Tadi aku sempat diperiksa dokter jaga, hanya terlalu tegang katanya. Aku disuruh istirahat dan tak boleh terlalu banyak yang mengunjungi dulu.

Beberapa lama aku akhirnya bisa tenang di pelukan Mas Arif. Cuma kami berdua di kamar ini. Mbok Sri dan Hanif sudah diantar Mas Byakta pulang. Mas Arif yang akan menjagaku malam ini.

"Sudah lega?" tanyanya sembari perbaiki letak jilbabku yang miring.

Aku mengangguk. Suara senggukan masih sesekali keluar.

"Minum dulu." Mas Arif memberikan segelas air mineral. "Adek mas kalau nangis jadi jelek. Lihat, matanya jadi sipit. Adek siapa sih ini?" godanya sembari menjauhkan muka, membuatku spontan tersenyum.

"Maas, ih, orang lagi sedih diketawain." Kucubit lengannya pelan.
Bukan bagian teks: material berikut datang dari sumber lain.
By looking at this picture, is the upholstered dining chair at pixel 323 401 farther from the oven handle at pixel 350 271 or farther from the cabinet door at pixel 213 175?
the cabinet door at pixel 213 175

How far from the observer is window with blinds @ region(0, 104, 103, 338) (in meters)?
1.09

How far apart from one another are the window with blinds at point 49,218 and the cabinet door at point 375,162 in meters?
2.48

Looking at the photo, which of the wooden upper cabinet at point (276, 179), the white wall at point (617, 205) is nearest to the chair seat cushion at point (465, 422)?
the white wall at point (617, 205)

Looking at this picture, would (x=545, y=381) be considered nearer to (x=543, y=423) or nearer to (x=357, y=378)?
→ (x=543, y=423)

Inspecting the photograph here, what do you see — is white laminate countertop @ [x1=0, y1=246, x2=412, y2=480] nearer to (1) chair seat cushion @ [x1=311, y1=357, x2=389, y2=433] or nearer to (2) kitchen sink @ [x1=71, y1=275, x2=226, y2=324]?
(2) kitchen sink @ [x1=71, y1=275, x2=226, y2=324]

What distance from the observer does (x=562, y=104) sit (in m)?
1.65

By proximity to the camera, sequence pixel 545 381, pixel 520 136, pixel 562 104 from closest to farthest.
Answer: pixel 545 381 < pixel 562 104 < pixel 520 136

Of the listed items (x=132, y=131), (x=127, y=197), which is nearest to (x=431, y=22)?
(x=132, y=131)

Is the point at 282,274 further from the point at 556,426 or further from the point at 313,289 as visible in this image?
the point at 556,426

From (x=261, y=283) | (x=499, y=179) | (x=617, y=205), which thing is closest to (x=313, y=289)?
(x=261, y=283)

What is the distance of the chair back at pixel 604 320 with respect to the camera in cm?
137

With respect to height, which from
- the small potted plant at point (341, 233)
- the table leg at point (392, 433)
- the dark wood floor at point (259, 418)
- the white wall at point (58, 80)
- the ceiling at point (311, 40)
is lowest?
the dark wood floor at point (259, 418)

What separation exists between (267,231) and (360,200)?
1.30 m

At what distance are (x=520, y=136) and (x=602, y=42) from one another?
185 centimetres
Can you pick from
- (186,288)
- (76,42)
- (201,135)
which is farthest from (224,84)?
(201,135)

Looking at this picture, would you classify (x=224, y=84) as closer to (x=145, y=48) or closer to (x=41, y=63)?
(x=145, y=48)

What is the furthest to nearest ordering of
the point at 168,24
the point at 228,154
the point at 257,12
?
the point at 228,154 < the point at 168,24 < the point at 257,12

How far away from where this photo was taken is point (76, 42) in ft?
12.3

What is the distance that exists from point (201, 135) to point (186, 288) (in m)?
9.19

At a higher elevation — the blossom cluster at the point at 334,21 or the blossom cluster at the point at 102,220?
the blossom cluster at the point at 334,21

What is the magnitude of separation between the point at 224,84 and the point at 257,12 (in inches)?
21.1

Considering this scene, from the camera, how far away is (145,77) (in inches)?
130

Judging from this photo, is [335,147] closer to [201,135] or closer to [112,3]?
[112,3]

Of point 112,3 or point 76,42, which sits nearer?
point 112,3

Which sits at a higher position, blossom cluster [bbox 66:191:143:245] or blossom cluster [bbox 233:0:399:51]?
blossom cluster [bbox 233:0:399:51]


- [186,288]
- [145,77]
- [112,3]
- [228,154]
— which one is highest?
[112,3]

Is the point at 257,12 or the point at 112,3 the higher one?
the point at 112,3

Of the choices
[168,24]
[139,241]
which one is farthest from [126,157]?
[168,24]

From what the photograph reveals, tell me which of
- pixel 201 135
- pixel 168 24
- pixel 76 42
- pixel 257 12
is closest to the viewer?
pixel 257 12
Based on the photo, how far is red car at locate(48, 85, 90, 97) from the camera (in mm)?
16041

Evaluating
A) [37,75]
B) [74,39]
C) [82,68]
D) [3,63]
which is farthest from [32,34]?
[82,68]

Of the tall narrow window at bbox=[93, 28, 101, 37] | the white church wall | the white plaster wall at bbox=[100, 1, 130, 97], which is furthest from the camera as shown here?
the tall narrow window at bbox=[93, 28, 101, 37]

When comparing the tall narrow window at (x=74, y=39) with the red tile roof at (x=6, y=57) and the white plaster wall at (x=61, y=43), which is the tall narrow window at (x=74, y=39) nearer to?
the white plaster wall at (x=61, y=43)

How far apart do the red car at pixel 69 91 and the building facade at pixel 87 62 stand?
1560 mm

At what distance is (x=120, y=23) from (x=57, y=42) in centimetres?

"Lihat ini, baju mas diingusin. Yahh, mana nggak ada gantinya lagi," keluhnya berpura mbesengut.

"Ihh, Mas Arif ..." Tak bisa tidak, aku pun tertawa lepas, malu melihat di dada baju koko coklat mudanya memang ada cairan hidungku.

Mas Arif mengusap dengan tisu basah.

"Masa sama ingus adek sendiri jijik tho, Mas?" protesku.

"Bukan jijik, Dek, Mas ini memang lupa bawa baju ganti."

"Beli baru aja. Atau pinjam punya Mas Byakta?"
Mas Arif nyengir. "Becanda. Mas bawa baju koko tiga kok, cuma ya di rumah."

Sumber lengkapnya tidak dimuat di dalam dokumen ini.